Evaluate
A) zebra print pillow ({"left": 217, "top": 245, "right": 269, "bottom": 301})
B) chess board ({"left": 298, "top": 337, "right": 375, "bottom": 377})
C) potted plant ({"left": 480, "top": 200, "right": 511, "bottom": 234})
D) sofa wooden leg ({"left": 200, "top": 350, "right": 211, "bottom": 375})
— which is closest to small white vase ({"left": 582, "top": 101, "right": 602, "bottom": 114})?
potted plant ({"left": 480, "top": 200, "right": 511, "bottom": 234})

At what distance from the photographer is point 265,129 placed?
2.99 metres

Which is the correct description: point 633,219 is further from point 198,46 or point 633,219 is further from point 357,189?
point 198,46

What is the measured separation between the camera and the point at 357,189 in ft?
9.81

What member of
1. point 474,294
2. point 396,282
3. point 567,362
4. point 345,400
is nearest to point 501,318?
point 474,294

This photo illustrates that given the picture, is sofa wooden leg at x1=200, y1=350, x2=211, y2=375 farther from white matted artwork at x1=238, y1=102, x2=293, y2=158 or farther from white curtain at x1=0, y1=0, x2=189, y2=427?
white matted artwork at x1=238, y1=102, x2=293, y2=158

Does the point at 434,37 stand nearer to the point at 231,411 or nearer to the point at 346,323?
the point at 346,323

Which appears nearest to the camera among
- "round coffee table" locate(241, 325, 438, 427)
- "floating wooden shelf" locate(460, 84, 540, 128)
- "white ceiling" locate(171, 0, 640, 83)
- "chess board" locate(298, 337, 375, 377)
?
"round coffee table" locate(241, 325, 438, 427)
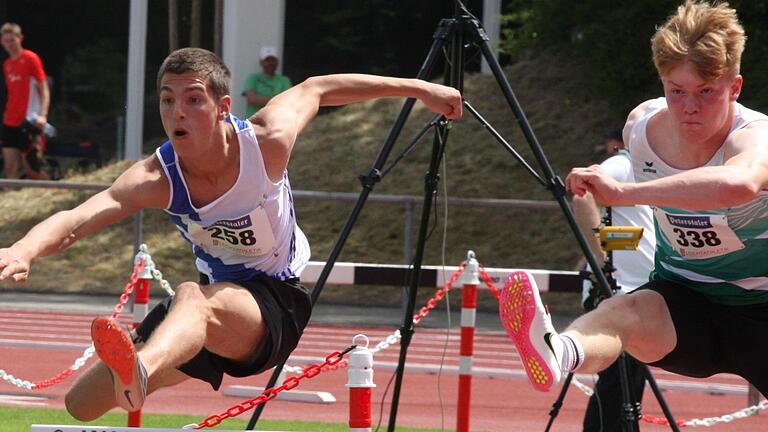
=-=-=
PROBLEM DESCRIPTION:
Present the lines as a numbered list, starting with the line that contains "Does the point" and running through the last line, both included. Skip blank lines and leave the picture out.

FINAL RESULT:
1. Does the point at 434,37 stand nearer to the point at 231,411 or nearer to the point at 346,323?
2. the point at 346,323
3. Which appears nearest to the camera among
4. - "round coffee table" locate(241, 325, 438, 427)
5. - "floating wooden shelf" locate(460, 84, 540, 128)
6. - "white ceiling" locate(171, 0, 640, 83)
7. - "chess board" locate(298, 337, 375, 377)
8. ?
9. "round coffee table" locate(241, 325, 438, 427)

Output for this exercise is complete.